We’ve been down this road before. In 2009, the egg crusaders were able to convince the North Dakota House of Representatives to pass a constitutional amendment on personhood. It was later vetoed by the State Senate. Colorado voters also rejected a similar ballot initiative 73% to 27%. New initiatives are being slated for Wisconsin, Florida and other states.

One of the most reprehensible arguments that the personhood campaign makes to bolster its cause is a comparison between egg rights and the movement to abolish slavery. The California campaign’s website cites Joshua Giddings, a 19th century American anti-slavery legislator who held that “God” as “author” of all life grants the inalienable right to life to every being. Following this argument it is unclear who is exactly “enslaving” pre-implanted fertilized eggs. Is it potential mothers who arrogantly lay claim to their own bodies? Is it the state for failing to protect the right of pre-implanted fertilized eggs to implantation? By cloaking its propaganda in the rhetoric of civil and human rights the movement avoids delineation of the real life consequences for women, once again reducing them to vessels with no agency, right to privacy or control over their own bodies.

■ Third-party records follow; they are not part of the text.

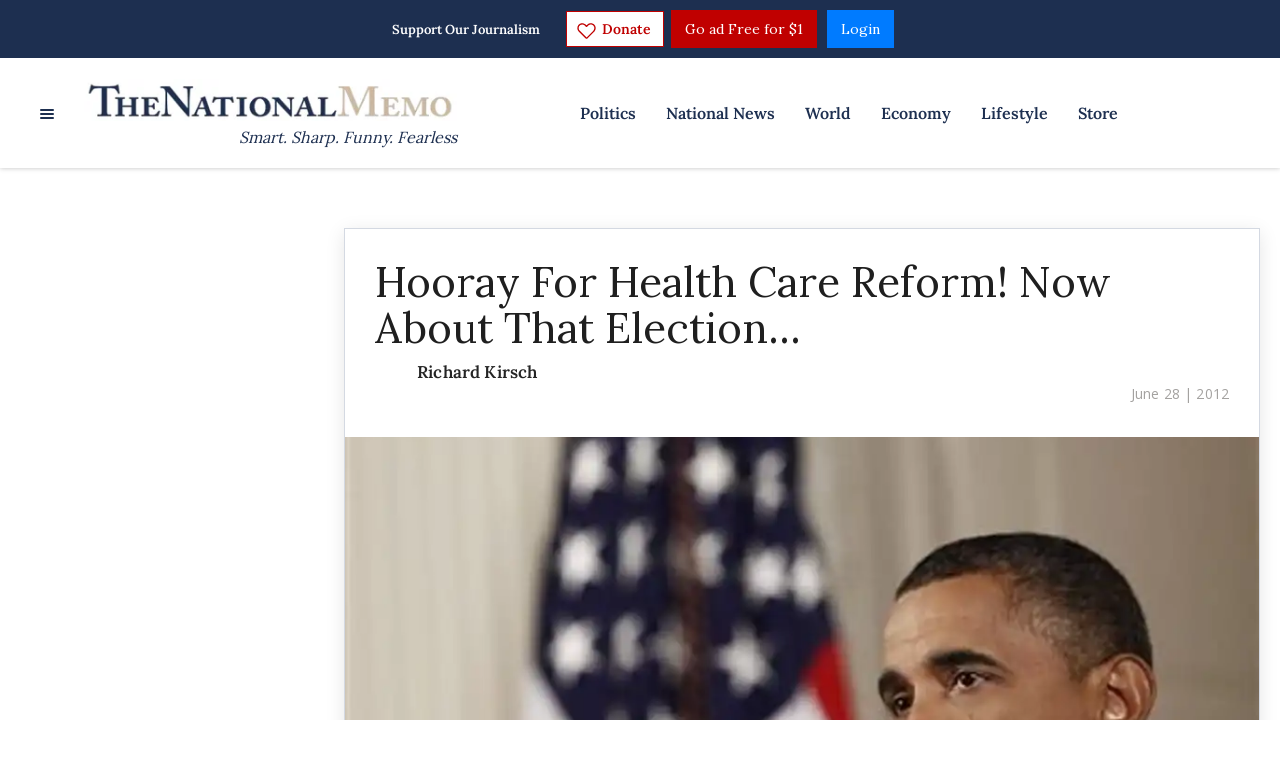

--- FILE ---
content_type: application/javascript; charset=UTF-8
request_url: https://thenationalmemo.disqus.com/count-data.js?2=https%3A%2F%2Fwww.nationalmemo.com%2Fcoal-mascot&2=https%3A%2F%2Fwww.nationalmemo.com%2Fhooray-for-health-care-reform-now-about-that-election&_=1769307524472
body_size: 384
content:
var DISQUSWIDGETS;

if (typeof DISQUSWIDGETS != 'undefined') {
    DISQUSWIDGETS.displayCount({"text":{"and":"and","comments":{"zero":"0 Comments","multiple":"{num} Comments","one":"1 Comment"}},"counts":[{"id":"https:\/\/www.nationalmemo.com\/hooray-for-health-care-reform-now-about-that-election","comments":0},{"id":"https:\/\/www.nationalmemo.com\/coal-mascot","comments":3}]});
}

This imagery draws from the same demonizing language evoked in the recent anti-abortion Radiance Foundation campaign targeting the “dangerous wombs” of women of color. The parenthood website does not specify what rights un-implanted eggs would be conferred with other than, presumably, the right to progress to the implantation stage, fetal development and then birth. There are no details about who or what could act on the behalf of the un-implanted egg as person if the host carrier (formerly known as mother) of the egg were to determine that she should receive medical treatment. There was no information on who would legally be empowered to intervene or act on behalf of the un-implanted egg as person (the state perhaps?) to object to any stance that the mother might take. It stands to reason that if contraception were used to prevent the inalienable right of the egg as “person” to implant then host carriers who did so would be criminalized and prosecuted for murder. As a preventive measure, potentially offending host carriers could perhaps be fitted with special ankle bracelets or encoded with state monitored electronic microchips to preclude violations.

The Catholic and fundamentalist Christian activists at the forefront of the egg crusade are curiously silent on these small details. In true schizoid fashion they push for special faith-based government entitlements and yet scream about government interference, rallying big government to run roughshod over women’s fundamental right to privacy through a new regime of policing. And indeed, their own “family planning” policies have proven an abysmal failure, as evidenced by the exploding teen birth rates in Bible Belt states like Alabama and Mississippi, in comparison to lower rates in the relatively godless Northeast and Northwest (abstinence-only sex education programs and fundamentalist Christian propaganda against fornication outside marriage would seem to be a source of cognitive dissonance for Southern teens).

The anti-human rights egg crusade would take this national obscenity one step further by deepening the region’s poverty and straining its already overburdened, family-averse social welfare net. Fortunately, Initiative 26 has elicited grassroots activism and backlash from groups as diverse as fertility rights organizations to Mississippians for Healthy Families to the National Advocates for Pregnant Women. The fervor of this “new” brand of anti-abortion activism only underscores the need for a vigorous secular defense against the continued incursions of the Religious Right. It’s either that or get ready for the ankle bracelets.

Sikivu Hutchinson is the author of Moral Combat: Black Atheists, Gender Politics, and the Values Wars.